The highest difficulty in studies conducted with sarcomas is that randomized trials cannot be conducted because these cancers have an extremely low incidence and are a heterogeneous group of diseases. The statistically significant expression level of miR-218-5p in patient groups compared to the levels in healthy controls (p = 0.006) suggests that miR-218-5p is a diagnostically and prognostically important molecule in sarcomas. The ROC analysis results which shows the differentiation strength of miR-218-5p molecule of sarcoma patients from health individuals supports this result with a statistical significance (p = 0.003). However, the analysis shows that the miR-218-5p is an effective molecular mechanism in the oncogenesis of sarcomas, and both miR-218-5p and the proteins with which this molecule interacts should be further investigated in future studies.

In our study, the expression level of miR-218-5p in the peripheral blood of a 16-year-old patient with osteosarcoma was investigated, starting from the diagnosis and during the different stages of treatment for the first time, and the expression level of miR-218-5p in peripheral blood was shown to have varied during treatment depending on the treatment. This change and the follow-up of miR-218-5p during treatment can be used to monitor the disease and determine the prognosis. In addition, obtaining of very close values with the miR-218-5p expressions in the peripheral blood of the patient while the resection of tumor tissue showed that the investigation of the molecule in the peripheral blood was as valuable as investigation in the tumor tissue, and peripheral blood samples may be used instead of the tumor tissue in this group of patients. However, the demonstration of these findings in large patient groups where a greater number of patients are followed-up will increase the value of this finding. All these results suggest that miR-218-5p may be both a diagnostic and prognostic non-invasive biomarker.

The STRING analysis revealed that there were much more significant interactions for miR-218-5p than the expected. Various genes such as ABI1, ABI2, and WASF3 that have roles particularly in the regulation of the cell morphology and cell skeleton organization were shown among the target genes of miR-218-5p. The ABI1 gene was shown to have played a role in tumor invasion and metastasis in breast cancer in a study conducted in 2021 (Regua et al., 2021). WASF3 expression has been reported to have positive correlation with poor prognosis in stomach cancer patients (Nie et al. 2019). Such an interaction detected for miR-218-5p indicates that the proteins are at least partially biologically connected as one group and are associated with invasion.

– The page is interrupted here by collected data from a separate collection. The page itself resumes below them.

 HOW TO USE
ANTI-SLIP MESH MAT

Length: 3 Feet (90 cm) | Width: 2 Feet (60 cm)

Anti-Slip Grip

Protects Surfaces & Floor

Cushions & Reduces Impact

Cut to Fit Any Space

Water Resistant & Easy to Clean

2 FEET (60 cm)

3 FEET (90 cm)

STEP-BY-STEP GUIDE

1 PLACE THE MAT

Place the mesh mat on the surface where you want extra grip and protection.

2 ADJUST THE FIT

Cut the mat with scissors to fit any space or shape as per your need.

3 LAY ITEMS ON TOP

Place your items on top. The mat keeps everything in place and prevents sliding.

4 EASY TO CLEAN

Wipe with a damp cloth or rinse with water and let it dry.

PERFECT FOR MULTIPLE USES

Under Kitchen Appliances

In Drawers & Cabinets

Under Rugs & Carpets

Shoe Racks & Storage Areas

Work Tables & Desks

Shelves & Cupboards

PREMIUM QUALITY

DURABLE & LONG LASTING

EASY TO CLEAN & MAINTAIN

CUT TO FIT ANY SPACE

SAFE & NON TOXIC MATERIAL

The expression level of miR-218-5p, which was investigated in the blood and tumor tissue within the scope of the study showed that it has a high diagnostic value in tissue in Ewing’s sarcoma, osteosarcoma, and may be both a therapeutic and prognostic marker. Since they are rare tumors, the small number of patients constitutes the limitation of the study. Another difficulty in the study was that most patients lived out of Istanbul city, and pursued their treatment in the hospitals of their hometown after surgical procedure. Therefore, no peripheral blood samples during treatment and follow up could be obtained.

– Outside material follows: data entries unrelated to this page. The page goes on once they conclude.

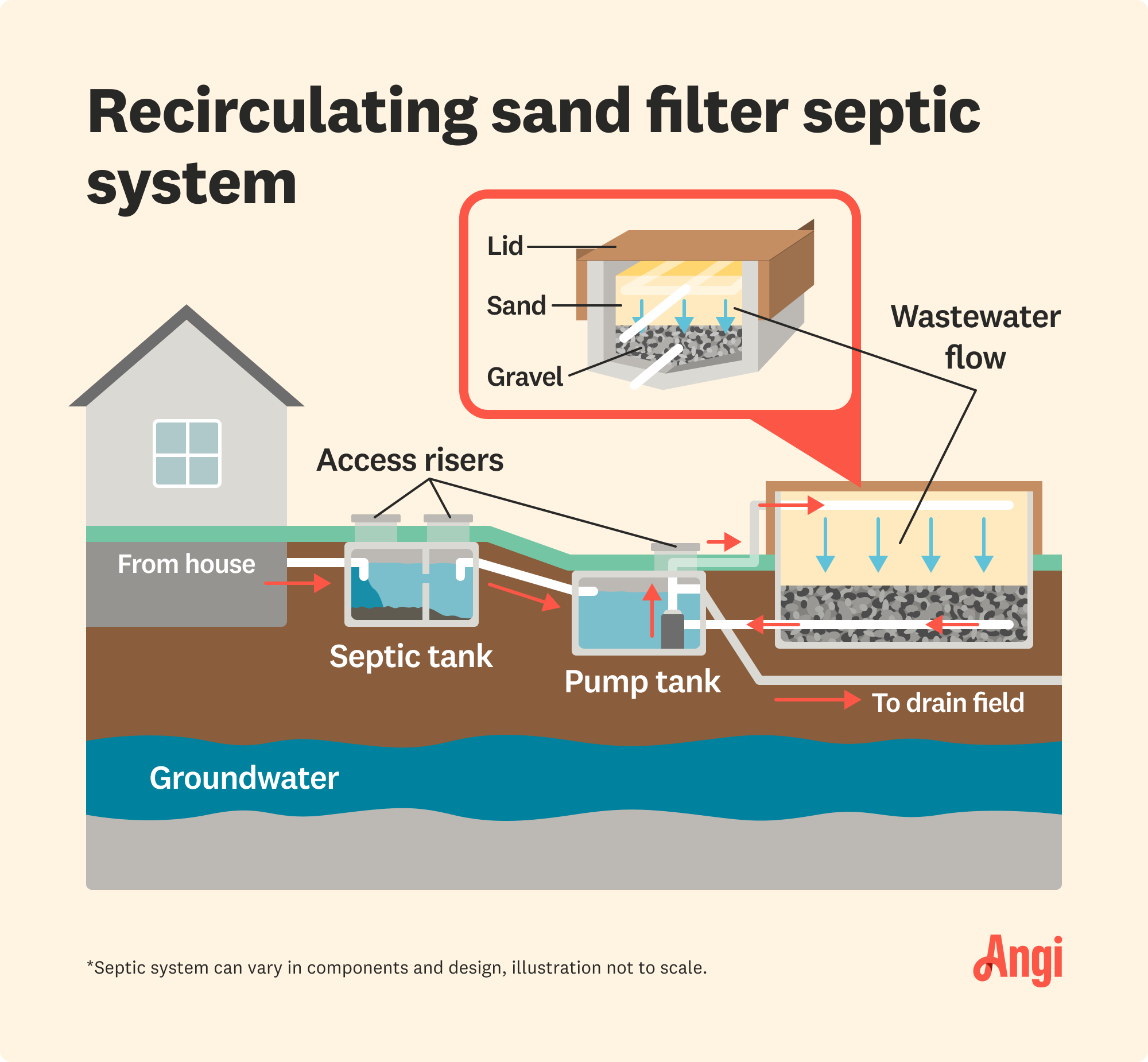 Recirculating sand filter septic system

Lid

Sand

Gravel

Wastewater flow

Access risers

From house

Septic tank

Pump tank

To drain field

Groundwater

*Septic system can vary in components and design, illustration not to scale.

Angi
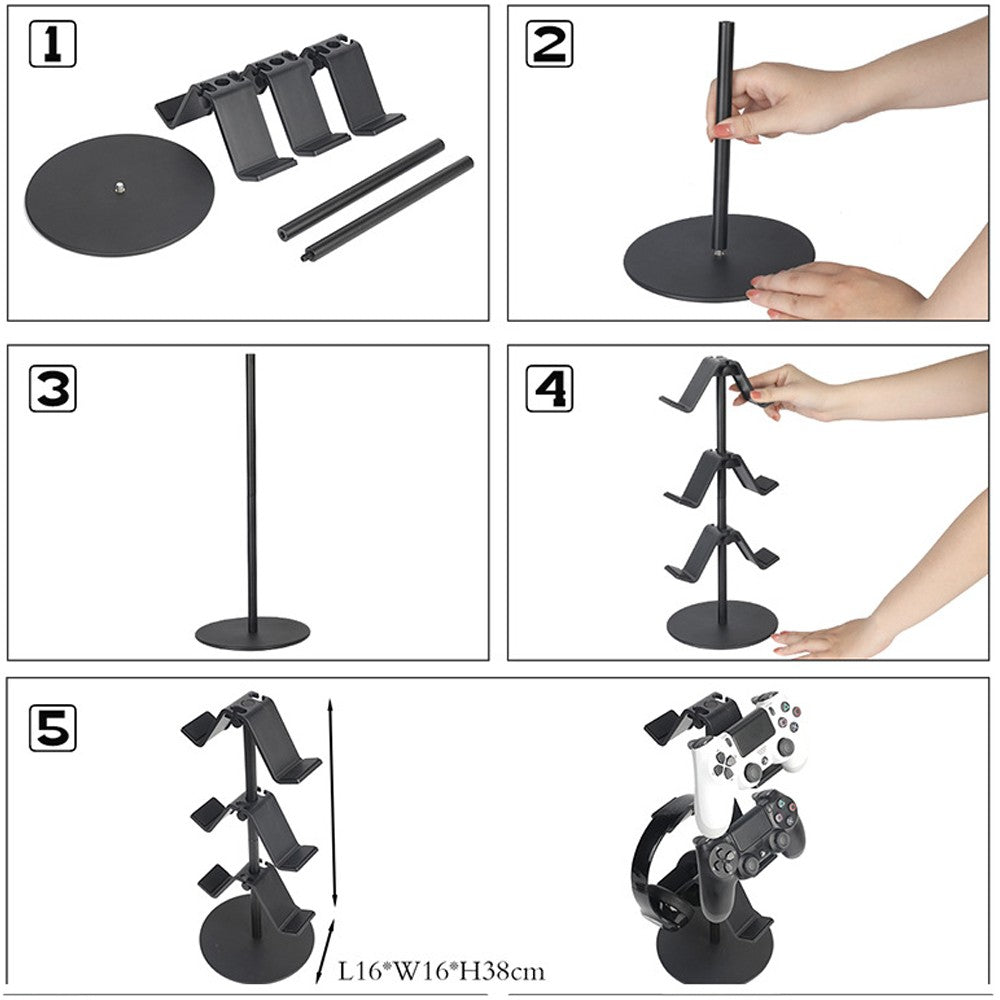 1

2

3

4

5

L16*W16*H38cm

In conclusion, miRNAs have the potential to be promising therapeutic targets in sarcomas due to their critical role in various biological processes. Our study results suggest that the higher miR-218-5p expression in patients with sarcoma before treatment acts as an oncogene. In the study, the expression level of miR-218-5p changed depending on the treatment in the peripheral blood sample examined at the time of diagnosis, during the operation, and after the 1st and 4th cycles of chemotherapy in a patient with osteosarcoma, suggesting that this change can be used in the follow-up of a treatment and in determining the prognosis.

Ethics Approval

The ethics committee approval of the study was obtained from the Clinical Research Ethics Committee in Istanbul University, Istanbul Faculty of Medicine dated 02.07.2020 with nu: 74742.